## TASK REQUIREMENTS
Please copy the stretch of the listing from the line containing "Of the provided" through the line containing "How should one", both ends included, reproducing those lines precisely.

[Start of PROVIDED MATERIAL]

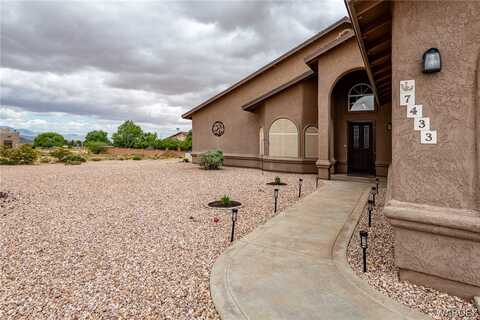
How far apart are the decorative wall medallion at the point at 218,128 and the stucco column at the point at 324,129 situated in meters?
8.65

[End of PROVIDED MATERIAL]
[Start of PROVIDED MATERIAL]

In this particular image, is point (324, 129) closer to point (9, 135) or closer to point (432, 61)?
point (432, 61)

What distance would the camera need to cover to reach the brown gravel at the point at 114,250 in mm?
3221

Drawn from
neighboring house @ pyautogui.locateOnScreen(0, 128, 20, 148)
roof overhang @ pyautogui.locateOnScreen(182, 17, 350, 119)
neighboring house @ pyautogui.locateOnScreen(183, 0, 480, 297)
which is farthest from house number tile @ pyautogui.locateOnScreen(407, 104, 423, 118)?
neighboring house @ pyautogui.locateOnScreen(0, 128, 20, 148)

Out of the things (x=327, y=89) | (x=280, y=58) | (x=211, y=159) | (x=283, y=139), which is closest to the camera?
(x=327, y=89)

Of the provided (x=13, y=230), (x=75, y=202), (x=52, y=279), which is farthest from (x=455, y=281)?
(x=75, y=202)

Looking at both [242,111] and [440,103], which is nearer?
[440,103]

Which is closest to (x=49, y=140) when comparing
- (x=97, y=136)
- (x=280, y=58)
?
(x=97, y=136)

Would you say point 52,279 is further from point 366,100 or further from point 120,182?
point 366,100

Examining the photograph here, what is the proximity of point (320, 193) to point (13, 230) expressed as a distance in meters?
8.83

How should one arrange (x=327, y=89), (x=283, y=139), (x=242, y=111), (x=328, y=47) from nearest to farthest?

[End of PROVIDED MATERIAL]

## WRITTEN ANSWER
Of the provided (x=13, y=230), (x=75, y=202), (x=52, y=279), which is farthest from (x=455, y=281)?
(x=75, y=202)

Looking at both [242,111] and [440,103], which is nearer?
[440,103]

Which is closest to (x=49, y=140) when comparing
- (x=97, y=136)
- (x=280, y=58)
?
(x=97, y=136)

Would you say point 52,279 is further from point 366,100 or further from point 120,182?
point 366,100

Examining the photograph here, what is the proximity of point (320, 193) to point (13, 230) expressed as a distance in meters?
8.83

How should one arrange (x=327, y=89), (x=283, y=139), (x=242, y=111), (x=328, y=47) from nearest to farthest?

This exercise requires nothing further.